Il procuratore generale, al processo di appello, propone la conferma quasi integrale del verdetto. Per il dirigente dell'Utc, Giuseppe Principato, è stata sollecitata l'assoluzione da due capi di accusa caduti in prescrizione

"L'amministrazione comunale ha avuto rilevantissima disponibilità economica e ciò nonostante non ha fatto nulla per salvare il palazzo Lo Jacono". Secondo il procuratore generale, ci sono delle evidenti responsabilità nel crollo della secentesca struttura caduta al suolo il 25 aprile del 2011. 

Il processo di appello è giunto alle battute decisive con la requisitoria e proseguirà il 2 marzo con le arringhe delle parti civili e dei difensori degli imputati. Il magistrato che rappresenta l'accusa ha chiesto solo una minima riforma rispetto al verdetto di primo grado (5 condanne e 4 assoluzioni ma non tutte impugnate), ovvero l'assoluzione nel merito da due capi di imputazione, per cui era stata dichiarata la prescrizione, nei confronti dell'ex dirigente dell'Ufficio tecnico Giuseppe Principato

La pena più alta, un anno e due mesi di reclusione, è stata inflitta all'ingegnere Gaspare Triassi, funzionario del Comune di Agrigento e direttore dei lavori di messa in sicurezza del Palazzo Lo Jacono.

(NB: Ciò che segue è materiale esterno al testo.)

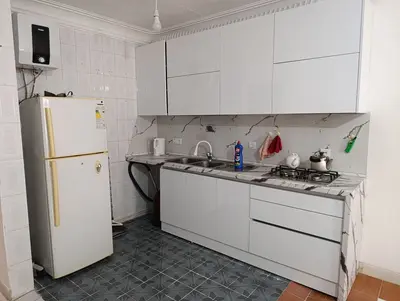 آپارتمان یک خوابه مینا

Un anno di reclusione per Giuseppe e Carmelo Analfino, responsabili della ditta "Edil.Co.A", l'impresa che esegui' i lavori, rivelatisi inadeguati e dannosi; il geometra Andrea Patti, componente del collegio di progettazione e direzione dei lavori urgenti per la messa in sicurezza e l'architetto Calogero Tulumello, responsabile unico del procedimento di messa in sicurezza.

Imputati in appello, oltre allo stesso Principato, Triassi, Patti e Tulumello. Il magistrato della procura generale ha puntato l'indice sul Comune che non avrebbe trovato, pur avendo la disponibilità economica, le risorse per evitare il crollo del palazzo.